- _Problem to solve_:
Output the data that follows exactly, line for line.

- _Data supplied_:
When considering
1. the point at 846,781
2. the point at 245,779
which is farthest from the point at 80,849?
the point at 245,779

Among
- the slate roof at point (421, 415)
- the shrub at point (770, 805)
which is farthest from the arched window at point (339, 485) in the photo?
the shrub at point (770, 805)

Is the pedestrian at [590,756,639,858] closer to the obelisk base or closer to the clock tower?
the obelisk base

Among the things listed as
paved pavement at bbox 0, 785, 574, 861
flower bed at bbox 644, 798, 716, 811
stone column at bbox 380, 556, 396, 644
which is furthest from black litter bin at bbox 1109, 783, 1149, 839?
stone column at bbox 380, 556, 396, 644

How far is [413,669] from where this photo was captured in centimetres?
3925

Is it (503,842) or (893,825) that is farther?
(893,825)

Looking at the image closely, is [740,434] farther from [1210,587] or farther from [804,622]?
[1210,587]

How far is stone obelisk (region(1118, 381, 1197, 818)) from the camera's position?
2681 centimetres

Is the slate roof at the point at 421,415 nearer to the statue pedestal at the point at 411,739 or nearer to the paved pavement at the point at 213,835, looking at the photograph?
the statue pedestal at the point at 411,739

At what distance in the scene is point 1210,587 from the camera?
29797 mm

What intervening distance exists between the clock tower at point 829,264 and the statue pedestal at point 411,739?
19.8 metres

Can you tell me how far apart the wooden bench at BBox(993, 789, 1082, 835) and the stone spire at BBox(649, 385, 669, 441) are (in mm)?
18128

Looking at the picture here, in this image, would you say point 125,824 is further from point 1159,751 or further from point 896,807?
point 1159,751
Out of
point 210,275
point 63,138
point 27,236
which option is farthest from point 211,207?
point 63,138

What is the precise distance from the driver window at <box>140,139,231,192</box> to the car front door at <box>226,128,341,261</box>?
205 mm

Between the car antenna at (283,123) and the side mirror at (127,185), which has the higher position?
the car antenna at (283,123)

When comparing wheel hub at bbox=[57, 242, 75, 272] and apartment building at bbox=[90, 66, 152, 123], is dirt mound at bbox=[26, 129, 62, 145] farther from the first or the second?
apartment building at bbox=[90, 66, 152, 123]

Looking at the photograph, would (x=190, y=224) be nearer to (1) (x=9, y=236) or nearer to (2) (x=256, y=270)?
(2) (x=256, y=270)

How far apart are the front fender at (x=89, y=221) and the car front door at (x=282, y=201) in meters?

- _Exercise output_:
When considering
1. the point at 846,781
2. the point at 245,779
which is farthest from the point at 80,849?
the point at 245,779

Among
- the slate roof at point (421, 415)
- the shrub at point (770, 805)
which is farthest from the arched window at point (339, 485) in the photo?
the shrub at point (770, 805)

Is the pedestrian at [590,756,639,858] closer to the obelisk base or closer to the clock tower?
the obelisk base

Among the things listed as
paved pavement at bbox 0, 785, 574, 861
flower bed at bbox 644, 798, 716, 811
stone column at bbox 380, 556, 396, 644
which is furthest from black litter bin at bbox 1109, 783, 1149, 839?
stone column at bbox 380, 556, 396, 644

How far is [413,669] from where this photo was captured in centimetres?
3925

Is it (503,842) or (893,825) that is farther?
(893,825)

Looking at the image closely, is [740,434] farther from [1210,587] or farther from [804,622]?
[1210,587]

How far is stone obelisk (region(1118, 381, 1197, 818)) from the camera's position?
2681 centimetres

Is the slate roof at the point at 421,415 nearer to the statue pedestal at the point at 411,739 or nearer to the paved pavement at the point at 213,835, looking at the photograph?
the statue pedestal at the point at 411,739

At what distance in the scene is point 1210,587 from the camera?
29797 mm

What intervening distance exists between the clock tower at point 829,264 and the statue pedestal at point 411,739?
19.8 metres

Can you tell me how far apart the wooden bench at BBox(993, 789, 1082, 835) and the stone spire at BBox(649, 385, 669, 441) are (in mm)?
18128

Looking at the picture here, in this image, would you say point 125,824 is further from point 1159,751 or further from point 896,807?
point 1159,751
Out of
point 210,275
point 63,138
point 27,236
which option is farthest from point 211,207?
point 63,138

What is the precise distance from the driver window at <box>140,139,231,192</box> to the car front door at <box>226,128,341,261</box>?
205 mm

Between the car antenna at (283,123) and the side mirror at (127,185), which has the higher position?
the car antenna at (283,123)

When comparing wheel hub at bbox=[57, 242, 75, 272] and apartment building at bbox=[90, 66, 152, 123], is dirt mound at bbox=[26, 129, 62, 145] farther from the first or the second?
apartment building at bbox=[90, 66, 152, 123]

Looking at the photograph, would (x=190, y=224) be nearer to (1) (x=9, y=236) or nearer to (2) (x=256, y=270)?
(2) (x=256, y=270)

How far apart are the front fender at (x=89, y=221) and the car front door at (x=282, y=201) in meters?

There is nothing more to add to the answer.